AAJ: This was the early fifties, and they were still trying to blackball jazz?
VW: Rock and roll had just started. Fremont was the more like Fonz or American Graffiti territory at the time. But during this same time, someone told me about this great place called Bop City, and how I should make it over there. When I was in high school, I used to entertain the kids at lunchtime. They used to call me The Hawk. That was either because of my nose, or the reference to Coleman Hawkins. But I had that nickname. Finally, I met this other cat named Ed Eliot, an alto player, and we decided we would start going over to the sessions at the Blackhawk every Sunday afternoon from three to seven, and start hanging out at Bop City. We started doing that, and it was the beginning of something really wonderful. Paradise on earth. It was my college; my whole university of jazz started right there.

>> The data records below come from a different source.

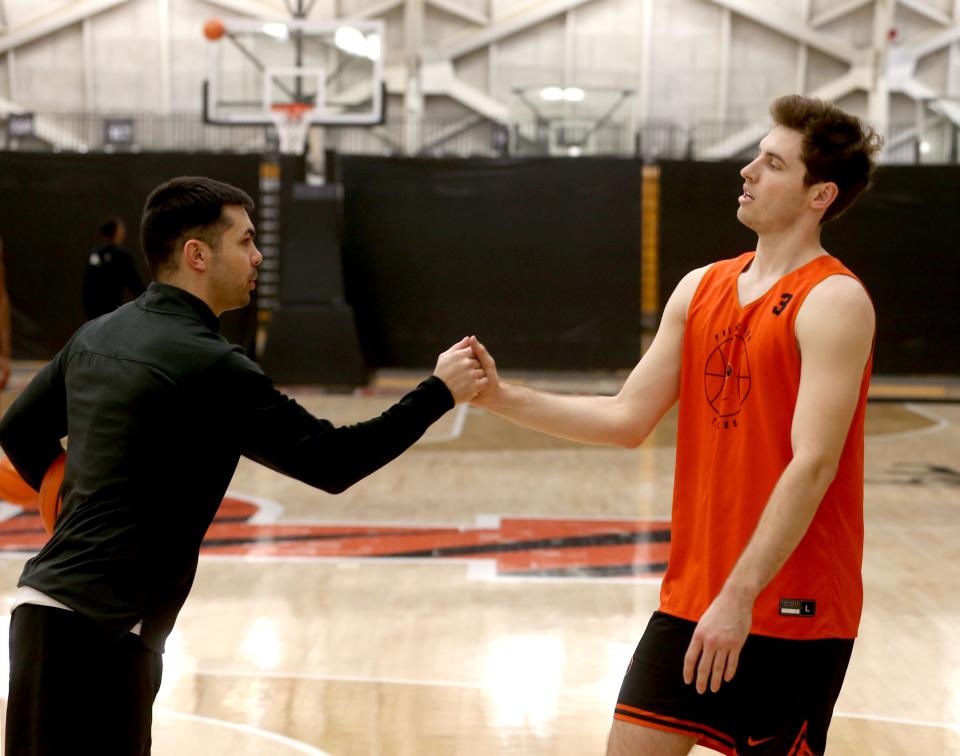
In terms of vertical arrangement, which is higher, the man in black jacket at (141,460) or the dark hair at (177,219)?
the dark hair at (177,219)

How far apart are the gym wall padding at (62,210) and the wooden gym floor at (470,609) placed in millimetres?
5497

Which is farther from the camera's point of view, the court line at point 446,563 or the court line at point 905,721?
the court line at point 446,563

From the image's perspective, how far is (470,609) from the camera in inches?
217

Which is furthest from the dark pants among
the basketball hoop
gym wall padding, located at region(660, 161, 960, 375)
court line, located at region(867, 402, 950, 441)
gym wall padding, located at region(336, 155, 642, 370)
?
the basketball hoop

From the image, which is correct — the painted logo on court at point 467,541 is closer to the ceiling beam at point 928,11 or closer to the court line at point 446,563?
the court line at point 446,563

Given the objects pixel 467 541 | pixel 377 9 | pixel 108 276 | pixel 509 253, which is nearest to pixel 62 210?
pixel 108 276

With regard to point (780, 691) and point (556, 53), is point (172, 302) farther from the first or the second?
point (556, 53)

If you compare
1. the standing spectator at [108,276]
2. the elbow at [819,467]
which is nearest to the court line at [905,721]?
the elbow at [819,467]

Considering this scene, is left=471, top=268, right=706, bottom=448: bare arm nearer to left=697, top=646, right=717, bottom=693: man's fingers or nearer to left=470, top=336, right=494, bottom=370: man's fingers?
left=470, top=336, right=494, bottom=370: man's fingers

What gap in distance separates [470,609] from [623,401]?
281 centimetres

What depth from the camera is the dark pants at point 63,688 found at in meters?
2.41

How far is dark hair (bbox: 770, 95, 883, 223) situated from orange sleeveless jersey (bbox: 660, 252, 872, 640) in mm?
183

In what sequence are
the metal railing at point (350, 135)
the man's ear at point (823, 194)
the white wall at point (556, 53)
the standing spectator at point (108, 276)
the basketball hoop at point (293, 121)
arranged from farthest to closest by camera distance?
the white wall at point (556, 53) < the metal railing at point (350, 135) < the basketball hoop at point (293, 121) < the standing spectator at point (108, 276) < the man's ear at point (823, 194)

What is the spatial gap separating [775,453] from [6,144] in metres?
22.2
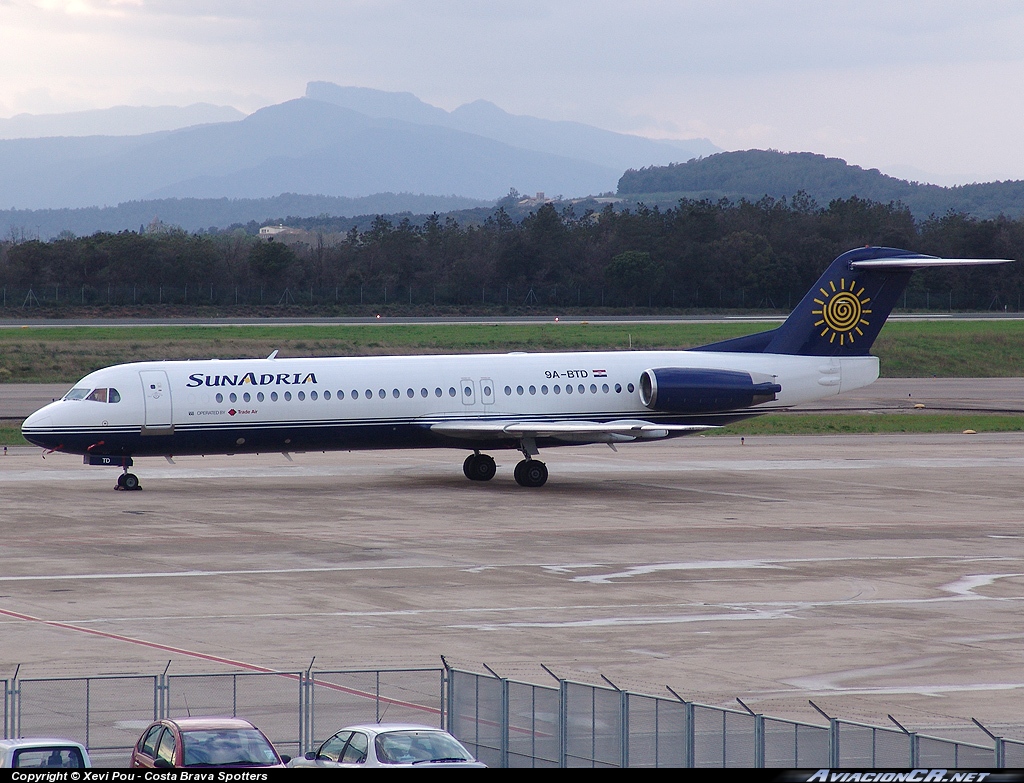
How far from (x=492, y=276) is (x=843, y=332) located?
8534 centimetres

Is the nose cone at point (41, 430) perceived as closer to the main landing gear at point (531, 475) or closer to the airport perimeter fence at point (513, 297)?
the main landing gear at point (531, 475)

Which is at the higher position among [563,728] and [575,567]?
[563,728]

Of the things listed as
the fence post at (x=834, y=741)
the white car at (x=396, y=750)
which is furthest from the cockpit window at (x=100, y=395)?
the fence post at (x=834, y=741)

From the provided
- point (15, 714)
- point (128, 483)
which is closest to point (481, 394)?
point (128, 483)

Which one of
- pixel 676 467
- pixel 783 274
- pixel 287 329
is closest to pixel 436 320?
pixel 287 329

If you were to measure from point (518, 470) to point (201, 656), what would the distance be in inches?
738

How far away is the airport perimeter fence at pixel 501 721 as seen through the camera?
1263 centimetres

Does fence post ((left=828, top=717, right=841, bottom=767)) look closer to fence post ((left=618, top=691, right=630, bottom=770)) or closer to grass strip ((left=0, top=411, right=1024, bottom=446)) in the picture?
fence post ((left=618, top=691, right=630, bottom=770))

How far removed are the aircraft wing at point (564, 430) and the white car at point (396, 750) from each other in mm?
22660

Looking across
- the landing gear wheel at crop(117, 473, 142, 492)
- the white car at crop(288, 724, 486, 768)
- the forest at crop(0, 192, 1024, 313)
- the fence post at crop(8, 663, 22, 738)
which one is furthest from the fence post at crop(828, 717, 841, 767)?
A: the forest at crop(0, 192, 1024, 313)

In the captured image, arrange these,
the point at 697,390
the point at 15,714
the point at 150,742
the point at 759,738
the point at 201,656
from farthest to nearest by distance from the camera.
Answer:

AAJ: I guess you had to have a lot of courage to walk in there wanting to play at your age.
VW: Yeah, you had to have a lot of courage to walk anywhere at that time of night.
AAJ: Did they let you go up on stage right away? How did that work?
VW: Not right away. They made the white boys and the women'all the waitresses who worked there were vocalists'they acted like they were getting their big break just by being there and being on the scene. It was so chauvinistic. They'd be looking at their ass all night, and then finally they would put them on stage at the end and let them sing. Sometimes, they turned out to be pretty good. There was one waitress who not only sang, but played alto sax, too. Her name was Theresa, and she became Theresa Poindexter, Pony Poindexter's wife.
AAJ: What did you have to do before they'd let you up there?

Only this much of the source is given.